UDPIPE not working - Githubissues

clarin-eric / ParlaMint

ParlaMint: Comparable Parliamentary Corpora

https://clarin-eric.github.io/ParlaMint/

50 stars 53 forks source link

UDPIPE not working #589

Closed rjzevallos closed 1 year ago

rjzevallos commented 1 year ago

Someone uses UDPIPE, the service is down. Y_Y

link service: http://lindat.mff.cuni.cz/services/udpipe/api/process

matyaskopp commented 1 year ago

I don't see any trouble. It works. You can always check the web frontend: https://lindat.mff.cuni.cz/services/udpipe/

If too many users use it, it can be overloaded, and the processing is done on CPUs which are much slower than GPUs.

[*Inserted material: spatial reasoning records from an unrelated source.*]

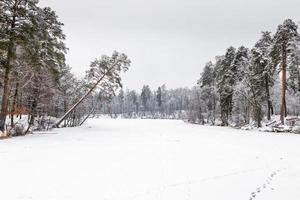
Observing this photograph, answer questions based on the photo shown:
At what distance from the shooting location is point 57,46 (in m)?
30.8

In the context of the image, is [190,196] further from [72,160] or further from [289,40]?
[289,40]

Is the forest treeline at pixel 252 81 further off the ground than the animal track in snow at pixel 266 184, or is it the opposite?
the forest treeline at pixel 252 81

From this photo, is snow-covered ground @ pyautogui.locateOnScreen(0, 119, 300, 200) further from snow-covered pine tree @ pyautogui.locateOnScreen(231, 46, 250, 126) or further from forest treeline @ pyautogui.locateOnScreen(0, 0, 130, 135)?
snow-covered pine tree @ pyautogui.locateOnScreen(231, 46, 250, 126)

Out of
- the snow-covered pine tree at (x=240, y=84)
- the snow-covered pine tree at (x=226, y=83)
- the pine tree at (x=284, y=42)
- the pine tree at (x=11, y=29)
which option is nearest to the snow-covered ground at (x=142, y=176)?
the pine tree at (x=11, y=29)

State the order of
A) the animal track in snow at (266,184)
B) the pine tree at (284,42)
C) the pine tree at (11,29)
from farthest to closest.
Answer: the pine tree at (284,42)
the pine tree at (11,29)
the animal track in snow at (266,184)

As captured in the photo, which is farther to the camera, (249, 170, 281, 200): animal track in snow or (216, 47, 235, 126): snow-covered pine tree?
(216, 47, 235, 126): snow-covered pine tree

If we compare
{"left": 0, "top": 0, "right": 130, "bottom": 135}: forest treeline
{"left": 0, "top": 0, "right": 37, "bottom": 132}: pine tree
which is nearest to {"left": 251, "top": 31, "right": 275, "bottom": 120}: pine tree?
{"left": 0, "top": 0, "right": 130, "bottom": 135}: forest treeline

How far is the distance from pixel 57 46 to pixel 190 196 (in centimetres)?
2692

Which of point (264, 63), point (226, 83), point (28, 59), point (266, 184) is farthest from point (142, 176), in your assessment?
point (226, 83)

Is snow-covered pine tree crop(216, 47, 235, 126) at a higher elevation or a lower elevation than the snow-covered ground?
higher

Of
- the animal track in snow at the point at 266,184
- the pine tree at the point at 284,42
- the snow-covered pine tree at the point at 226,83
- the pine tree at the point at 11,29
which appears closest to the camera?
the animal track in snow at the point at 266,184

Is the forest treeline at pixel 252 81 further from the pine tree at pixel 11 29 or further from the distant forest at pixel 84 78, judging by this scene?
the pine tree at pixel 11 29

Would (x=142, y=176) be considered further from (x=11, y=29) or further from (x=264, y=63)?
(x=264, y=63)

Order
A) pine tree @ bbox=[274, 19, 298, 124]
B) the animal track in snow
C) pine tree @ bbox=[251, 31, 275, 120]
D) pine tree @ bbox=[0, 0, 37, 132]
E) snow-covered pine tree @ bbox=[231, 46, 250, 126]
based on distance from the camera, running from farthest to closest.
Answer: snow-covered pine tree @ bbox=[231, 46, 250, 126]
pine tree @ bbox=[251, 31, 275, 120]
pine tree @ bbox=[274, 19, 298, 124]
pine tree @ bbox=[0, 0, 37, 132]
the animal track in snow
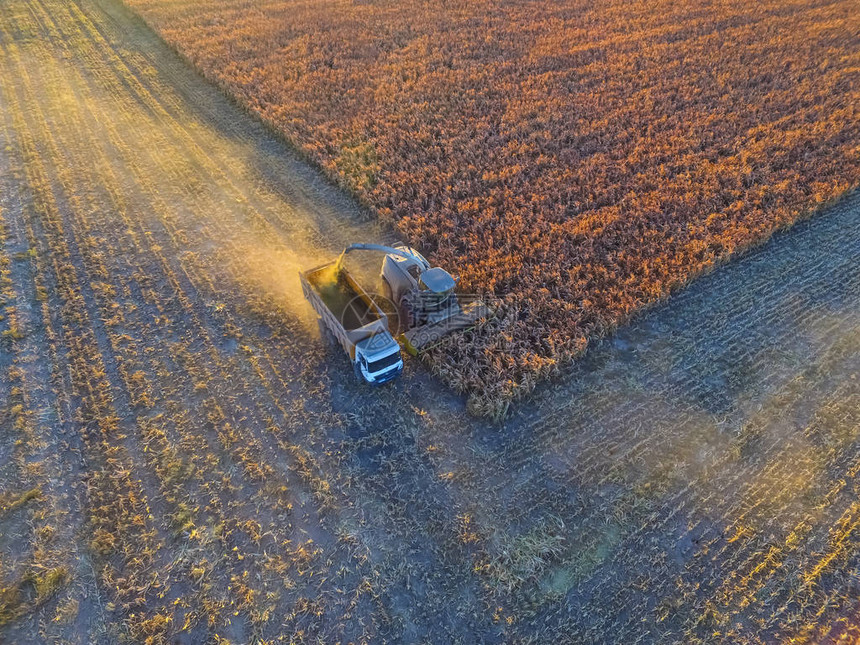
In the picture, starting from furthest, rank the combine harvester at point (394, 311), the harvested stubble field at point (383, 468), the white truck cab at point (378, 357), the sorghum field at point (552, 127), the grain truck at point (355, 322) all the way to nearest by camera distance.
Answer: the sorghum field at point (552, 127) < the combine harvester at point (394, 311) < the grain truck at point (355, 322) < the white truck cab at point (378, 357) < the harvested stubble field at point (383, 468)

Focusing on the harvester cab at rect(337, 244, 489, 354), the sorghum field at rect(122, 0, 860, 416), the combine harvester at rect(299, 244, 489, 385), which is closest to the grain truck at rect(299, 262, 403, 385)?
the combine harvester at rect(299, 244, 489, 385)

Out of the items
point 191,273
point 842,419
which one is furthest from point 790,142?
point 191,273

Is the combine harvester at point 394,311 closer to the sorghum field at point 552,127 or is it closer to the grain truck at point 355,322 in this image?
the grain truck at point 355,322

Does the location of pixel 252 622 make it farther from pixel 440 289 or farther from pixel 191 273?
pixel 191 273

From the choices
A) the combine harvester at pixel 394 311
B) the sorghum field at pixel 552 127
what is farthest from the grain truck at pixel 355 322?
the sorghum field at pixel 552 127

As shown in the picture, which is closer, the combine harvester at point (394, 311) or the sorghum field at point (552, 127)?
the combine harvester at point (394, 311)

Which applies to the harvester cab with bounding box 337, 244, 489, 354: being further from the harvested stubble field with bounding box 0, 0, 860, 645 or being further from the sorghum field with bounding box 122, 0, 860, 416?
the harvested stubble field with bounding box 0, 0, 860, 645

matyaskopp commented 1 year ago

You can also use my perl script for annotations if you don't want to implement it yourself: https://github.com/ufal/ParCzech/tree/master/src/udpipe2

rjzevallos commented 1 year ago

When I run

'perl -I lib udpipe2/udpipe2.pl'

I get:

Can't locate XML/LibXML/PrettyPrint.pm in @INC (you may need to install the XML::LibXML::PrettyPrint module) (@INC contains: lib /etc/perl /usr/local/lib/x86_64-linux-gnu/perl/5.30.0 /usr/local/share/perl/5.30.0 /usr/lib/x86_64-linux-gnu/perl5/5.30 /usr/share/perl5 /usr/lib/x86_64-linux-gnu/perl/5.30 /usr/share/perl/5.30 /usr/local/lib/site_perl /usr/lib/x86_64-linux-gnu/perl-base) at lib/ParCzech/PipeLine/FileManager.pm line 405. BEGIN failed--compilation aborted at lib/ParCzech/PipeLine/FileManager.pm line 405. Compilation failed in require at udpipe2/udpipe2.pl line 16. BEGIN failed--compilation aborted at udpipe2/udpipe2.pl line 16.

matyaskopp commented 1 year ago

Yes, because you don't have installed dependencies.

cpan XML::LibXML::PrettyPrint

Then try to run again and install the next missing dependency.

For XML:LibXML you will probably need to install some system dependency (in Ubuntu-like systems libxml2-dev)

rjzevallos commented 1 year ago

Done! Thank you so much. I would like get this using your code:

curl -F input=vertical -F data=@tokens_vertical.txt -F model=catalan-ancora-ud-2.10-220711 -F parser= http://lindat.mff.cuni.cz/services/udpipe/api/process > output_ud.json"

I was trying put this but is not the same:

perl -I lib udpipe2/udpipe2.pl --colon2underscore \ --model "catalan-ancora-ud-2.10-220711" \ --elements "seg" \ --debug \ --try2continue-on-error \ --filelist list_of_filenames2process.fl \ --input-dir inDir \ --output-dir outDir

matyaskopp commented 1 year ago

My code annotates TEI files, so the input is TEI files, and the output is annotated TEI files.

BTW, why are we discussing this? We already have an ES-CT sample: https://github.com/clarin-eric/ParlaMint/tree/data/Data/ParlaMint-ES-CT so I guess you have a working pipeline...

TomazErjavec commented 1 year ago

My code annotates TEI files, so the input is TEI files, and the output is annotated TEI files.

But in a very general sense it would be great if anybody (for a certain value of anybody) could make a TEI file and produce with this script a .TEI.ana without having to have their own pipeline. It would take "only" writing a section in contributing?

TomazErjavec commented 1 year ago

My suggestion probably won't happen, so I am closing this issue. If anyone disagrees, pls. reopen.